I wanna bring the track “SlugShot” into the conversation. One of the more popular tracks from this album. In the same interview I mentioned before from WXPN, they discuss “SlugShot.”:
“TK(interviewer): Going back to the self-titled, “SlugShot” is one of my favorite songs. Can you tell me about what was going on in your life when you wrote it?
GM(drummer, guitarist): I wrote that song in this room that I had in the apartment before the place that I live with him now. That place had no fucking windows, and I was just by myself at the beginning of quarantine.”
“SlugShot '' is the most meaningful lyric wise, but still that doesn’t say much. “All alone in the country/Lost my phone, it's a monthly/You can tell I'm a deadbeat/Wish I cared who just left me.” These lyrics feel stand still, I now picture Garrett sitting alone in that windowless room writing this song. The drop C guitar in this track mixed with the light drums create a slowcore sound but I think what a lot of slowcore music usually has, like Mazzy Star or Slowdive, is vocals that sound more dreamy while A Country Western has tried something else. In the interview, Derek Henegemihle talks about how Garrett pitched his voice down on this track. “Oh, well, it’s hard to tell. We like to pitch our voice down and fuck with it. Or we’ll play the track, record it a step higher than it would be, then transpose it all down, then record the vocals in the transposed version.”

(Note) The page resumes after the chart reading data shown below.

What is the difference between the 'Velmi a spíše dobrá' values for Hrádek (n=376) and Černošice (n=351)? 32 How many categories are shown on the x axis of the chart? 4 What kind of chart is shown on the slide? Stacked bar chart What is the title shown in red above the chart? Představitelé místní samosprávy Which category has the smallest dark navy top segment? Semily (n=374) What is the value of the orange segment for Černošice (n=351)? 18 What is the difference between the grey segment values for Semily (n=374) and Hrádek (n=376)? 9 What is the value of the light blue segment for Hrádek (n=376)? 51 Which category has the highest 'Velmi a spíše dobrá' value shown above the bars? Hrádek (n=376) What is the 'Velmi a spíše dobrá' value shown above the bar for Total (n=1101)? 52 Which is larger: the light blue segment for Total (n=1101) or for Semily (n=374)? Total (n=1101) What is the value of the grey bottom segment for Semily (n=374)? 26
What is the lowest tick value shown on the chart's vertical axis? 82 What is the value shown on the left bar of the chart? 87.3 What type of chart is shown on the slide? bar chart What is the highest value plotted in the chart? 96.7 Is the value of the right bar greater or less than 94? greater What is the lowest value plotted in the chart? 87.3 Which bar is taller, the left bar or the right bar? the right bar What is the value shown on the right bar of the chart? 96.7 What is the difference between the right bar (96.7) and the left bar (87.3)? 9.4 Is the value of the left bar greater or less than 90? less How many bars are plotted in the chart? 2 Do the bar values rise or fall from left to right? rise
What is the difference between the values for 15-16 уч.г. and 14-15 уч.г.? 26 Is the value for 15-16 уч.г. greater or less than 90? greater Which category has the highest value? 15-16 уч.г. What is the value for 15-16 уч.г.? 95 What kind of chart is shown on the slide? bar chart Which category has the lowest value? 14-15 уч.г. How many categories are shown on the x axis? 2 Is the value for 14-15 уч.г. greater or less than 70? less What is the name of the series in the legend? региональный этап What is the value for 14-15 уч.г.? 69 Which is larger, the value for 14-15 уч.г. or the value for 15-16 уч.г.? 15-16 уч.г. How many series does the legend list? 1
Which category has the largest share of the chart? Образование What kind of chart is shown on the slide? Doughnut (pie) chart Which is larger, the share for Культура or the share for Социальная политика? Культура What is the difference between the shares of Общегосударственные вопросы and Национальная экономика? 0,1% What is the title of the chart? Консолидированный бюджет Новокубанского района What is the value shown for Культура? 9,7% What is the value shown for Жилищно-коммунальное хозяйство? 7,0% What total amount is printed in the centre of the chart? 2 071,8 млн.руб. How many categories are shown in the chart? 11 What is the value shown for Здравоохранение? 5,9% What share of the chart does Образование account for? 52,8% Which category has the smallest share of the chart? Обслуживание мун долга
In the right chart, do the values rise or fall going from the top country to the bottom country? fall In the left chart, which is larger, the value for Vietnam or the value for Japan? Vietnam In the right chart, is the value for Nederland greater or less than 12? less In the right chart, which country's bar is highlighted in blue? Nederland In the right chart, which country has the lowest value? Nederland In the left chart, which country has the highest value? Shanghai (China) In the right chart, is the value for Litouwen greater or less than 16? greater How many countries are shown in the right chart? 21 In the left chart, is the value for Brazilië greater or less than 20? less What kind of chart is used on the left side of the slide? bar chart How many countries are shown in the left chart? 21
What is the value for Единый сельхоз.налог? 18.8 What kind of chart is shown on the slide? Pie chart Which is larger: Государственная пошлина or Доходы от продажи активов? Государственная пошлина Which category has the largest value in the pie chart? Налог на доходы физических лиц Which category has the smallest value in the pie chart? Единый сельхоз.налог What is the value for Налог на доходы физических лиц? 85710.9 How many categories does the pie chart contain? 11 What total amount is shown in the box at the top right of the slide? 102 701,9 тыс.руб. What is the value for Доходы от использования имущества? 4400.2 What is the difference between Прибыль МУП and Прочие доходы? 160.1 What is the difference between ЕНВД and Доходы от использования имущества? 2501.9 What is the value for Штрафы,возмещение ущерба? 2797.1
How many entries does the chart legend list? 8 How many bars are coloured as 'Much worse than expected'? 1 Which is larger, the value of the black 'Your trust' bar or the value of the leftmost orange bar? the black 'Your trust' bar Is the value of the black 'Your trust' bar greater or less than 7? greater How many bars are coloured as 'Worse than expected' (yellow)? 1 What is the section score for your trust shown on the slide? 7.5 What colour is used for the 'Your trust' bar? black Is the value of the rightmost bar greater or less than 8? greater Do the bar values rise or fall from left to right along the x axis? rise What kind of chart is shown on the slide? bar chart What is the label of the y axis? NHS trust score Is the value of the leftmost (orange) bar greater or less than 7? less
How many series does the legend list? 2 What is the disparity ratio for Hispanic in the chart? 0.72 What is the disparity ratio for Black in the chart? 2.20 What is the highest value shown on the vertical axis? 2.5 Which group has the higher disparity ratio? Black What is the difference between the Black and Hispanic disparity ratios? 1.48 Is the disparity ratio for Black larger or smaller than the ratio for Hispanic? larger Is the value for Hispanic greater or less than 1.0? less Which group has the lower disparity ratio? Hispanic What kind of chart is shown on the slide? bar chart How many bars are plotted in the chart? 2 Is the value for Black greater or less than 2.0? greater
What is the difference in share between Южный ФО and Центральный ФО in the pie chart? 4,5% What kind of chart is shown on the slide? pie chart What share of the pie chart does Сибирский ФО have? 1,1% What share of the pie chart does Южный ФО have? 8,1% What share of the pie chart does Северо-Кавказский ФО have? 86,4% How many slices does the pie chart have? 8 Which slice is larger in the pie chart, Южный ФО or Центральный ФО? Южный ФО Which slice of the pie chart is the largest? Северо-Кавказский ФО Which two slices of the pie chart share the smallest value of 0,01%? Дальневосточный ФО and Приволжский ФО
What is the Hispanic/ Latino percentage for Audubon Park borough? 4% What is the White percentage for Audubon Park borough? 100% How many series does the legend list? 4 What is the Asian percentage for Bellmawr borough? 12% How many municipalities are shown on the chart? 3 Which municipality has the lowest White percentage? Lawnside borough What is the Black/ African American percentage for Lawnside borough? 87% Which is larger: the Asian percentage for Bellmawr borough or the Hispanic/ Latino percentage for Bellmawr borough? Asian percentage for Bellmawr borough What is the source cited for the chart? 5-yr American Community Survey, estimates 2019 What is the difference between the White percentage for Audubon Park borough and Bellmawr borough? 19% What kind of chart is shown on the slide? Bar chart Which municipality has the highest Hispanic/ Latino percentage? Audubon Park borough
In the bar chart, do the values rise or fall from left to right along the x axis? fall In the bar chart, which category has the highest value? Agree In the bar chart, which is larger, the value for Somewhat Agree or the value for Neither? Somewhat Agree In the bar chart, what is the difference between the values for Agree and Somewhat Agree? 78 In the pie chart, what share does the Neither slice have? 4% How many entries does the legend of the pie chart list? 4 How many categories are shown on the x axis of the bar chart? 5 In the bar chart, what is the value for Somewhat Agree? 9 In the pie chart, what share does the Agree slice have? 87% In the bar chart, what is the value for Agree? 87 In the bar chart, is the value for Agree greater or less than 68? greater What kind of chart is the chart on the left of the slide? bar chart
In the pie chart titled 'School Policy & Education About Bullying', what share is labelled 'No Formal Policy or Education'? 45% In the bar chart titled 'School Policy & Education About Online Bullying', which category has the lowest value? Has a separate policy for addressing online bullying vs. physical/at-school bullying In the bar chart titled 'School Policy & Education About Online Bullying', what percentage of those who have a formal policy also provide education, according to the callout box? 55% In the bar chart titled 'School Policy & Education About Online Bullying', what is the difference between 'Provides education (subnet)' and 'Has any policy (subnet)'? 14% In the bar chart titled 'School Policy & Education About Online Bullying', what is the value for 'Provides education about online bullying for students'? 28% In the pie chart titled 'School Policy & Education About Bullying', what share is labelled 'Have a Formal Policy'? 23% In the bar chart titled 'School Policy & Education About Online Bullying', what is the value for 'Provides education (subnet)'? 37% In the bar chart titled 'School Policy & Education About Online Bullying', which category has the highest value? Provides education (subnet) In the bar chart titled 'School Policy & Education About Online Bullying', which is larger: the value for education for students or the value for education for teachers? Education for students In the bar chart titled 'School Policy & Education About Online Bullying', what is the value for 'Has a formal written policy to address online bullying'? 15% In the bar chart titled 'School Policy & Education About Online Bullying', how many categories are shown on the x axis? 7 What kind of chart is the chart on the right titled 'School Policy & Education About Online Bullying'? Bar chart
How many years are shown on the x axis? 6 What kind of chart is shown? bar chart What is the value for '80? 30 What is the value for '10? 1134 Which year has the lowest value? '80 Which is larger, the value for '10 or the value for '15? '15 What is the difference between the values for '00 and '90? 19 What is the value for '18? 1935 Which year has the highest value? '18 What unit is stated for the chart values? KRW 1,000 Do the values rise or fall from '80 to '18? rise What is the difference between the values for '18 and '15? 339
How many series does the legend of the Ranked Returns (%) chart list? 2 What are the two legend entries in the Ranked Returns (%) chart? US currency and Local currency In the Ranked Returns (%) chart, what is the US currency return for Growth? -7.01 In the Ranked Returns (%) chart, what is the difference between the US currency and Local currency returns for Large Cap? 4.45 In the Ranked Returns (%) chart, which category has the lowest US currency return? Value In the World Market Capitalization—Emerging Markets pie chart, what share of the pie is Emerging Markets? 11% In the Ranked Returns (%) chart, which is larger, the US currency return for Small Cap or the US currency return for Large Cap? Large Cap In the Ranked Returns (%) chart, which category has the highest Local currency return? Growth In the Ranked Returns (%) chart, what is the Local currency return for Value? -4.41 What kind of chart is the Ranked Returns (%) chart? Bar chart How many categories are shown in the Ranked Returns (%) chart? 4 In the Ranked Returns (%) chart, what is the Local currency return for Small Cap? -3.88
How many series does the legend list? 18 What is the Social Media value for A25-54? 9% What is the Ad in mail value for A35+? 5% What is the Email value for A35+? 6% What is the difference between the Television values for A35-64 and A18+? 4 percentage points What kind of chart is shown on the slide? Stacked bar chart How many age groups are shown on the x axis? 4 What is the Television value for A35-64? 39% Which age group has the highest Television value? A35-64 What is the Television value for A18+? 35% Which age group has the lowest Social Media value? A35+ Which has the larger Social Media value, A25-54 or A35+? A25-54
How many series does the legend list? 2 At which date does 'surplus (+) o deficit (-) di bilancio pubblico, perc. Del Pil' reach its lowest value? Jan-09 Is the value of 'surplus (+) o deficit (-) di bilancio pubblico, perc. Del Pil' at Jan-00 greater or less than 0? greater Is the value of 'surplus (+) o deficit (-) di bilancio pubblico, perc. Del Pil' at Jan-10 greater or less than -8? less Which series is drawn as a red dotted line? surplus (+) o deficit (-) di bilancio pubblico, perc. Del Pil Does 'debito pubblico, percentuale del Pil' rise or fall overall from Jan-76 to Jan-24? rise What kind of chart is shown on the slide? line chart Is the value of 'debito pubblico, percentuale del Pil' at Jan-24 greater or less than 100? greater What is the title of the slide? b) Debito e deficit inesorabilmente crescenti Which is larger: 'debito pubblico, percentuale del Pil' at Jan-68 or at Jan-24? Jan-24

The last track on the album “Good” feels like it takes me on a physical journey. The song begins with an almost circular moving sound that grows and then gets quiet when the lead guitar comes in. This moving sound feels like a tram, above the city, going through tunnels. It takes me to a different place. As if I’m listening to this song on my headphones while I wait to get off at the next stop. Throughout the song you also hear little beeps in the background, creating an atmosphere of sorts. The song only consists of four lines repeated twice. Once with drums, once without. When listening to other music, I find it easy to critique repetitiveness when I want to hear something new. But because this album as a whole feels so new I don’t wish for it here. The end of “Good” goes back to the tram-like sound again and a male voice comes in that seems to be talking about a computer, data, minutes. As the voice drops out, an acoustic guitar melody comes in and I sink in my seat on this imaginary tram. The album left me with a special melancholy kind of sadness.